═══ Document segment ═══
In the noological method this truth obtains
a full recognition. Realism, however, has its
rights in the forward sweep of the specifically human
side of life with all its diversions, its constraints,
and its preponderantly natural character. Viewed
from this standpoint, the main fact is that life is
raised out of the idle calm of its initial stages,
and is brought into a current; in order to bring this
about, much is urgently needful by man, which cannot
originate, prior to the appearance of the spiritual
estimation of values, but which becomes his when he
is set in a strong current; then, on the one hand,
anxiety for external existence, division into parties,
ambition, etc., and, on the other hand, the mechanism
of the psychic life with its association, reproduction,
etc., are all seen in a new light. These
motive powers would certainly never produce a spiritual
content out of man’s own ability; such a content
is only reachable if the movement of life raises man
out of and above the initial performances and the
initial motives. No mechanism, [p.97] either of
soul or of society, is able to accomplish this; it
can be accomplished alone by an inward spirituality
in man. Through such a conception, Realism and
Idealism are no longer irreconcilable opponents, but
two sides of one encompassing life; one may grow alongside
the other, but not at the expense of the other.
═══
**Description of the task**
Can you return the full passage above on Realism and Idealism, word for word?
═══ Data lines ═══
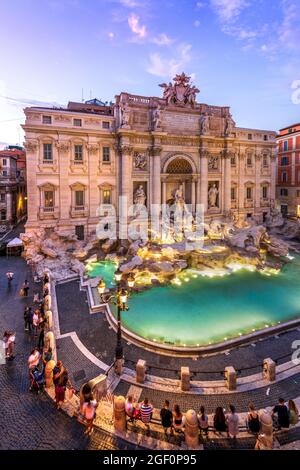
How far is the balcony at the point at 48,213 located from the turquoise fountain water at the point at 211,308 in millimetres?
12137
═══
**Full answer**
In the noological method this truth obtains
a full recognition. Realism, however, has its
rights in the forward sweep of the specifically human
side of life with all its diversions, its constraints,
and its preponderantly natural character. Viewed
from this standpoint, the main fact is that life is
raised out of the idle calm of its initial stages,
and is brought into a current; in order to bring this
about, much is urgently needful by man, which cannot
originate, prior to the appearance of the spiritual
estimation of values, but which becomes his when he
is set in a strong current; then, on the one hand,
anxiety for external existence, division into parties,
ambition, etc., and, on the other hand, the mechanism
of the psychic life with its association, reproduction,
etc., are all seen in a new light. These
motive powers would certainly never produce a spiritual
content out of man’s own ability; such a content
is only reachable if the movement of life raises man
out of and above the initial performances and the
initial motives. No mechanism, [p.97] either of
soul or of society, is able to accomplish this; it
can be accomplished alone by an inward spirituality
in man. Through such a conception, Realism and
Idealism are no longer irreconcilable opponents, but
two sides of one encompassing life; one may grow alongside
the other, but not at the expense of the other.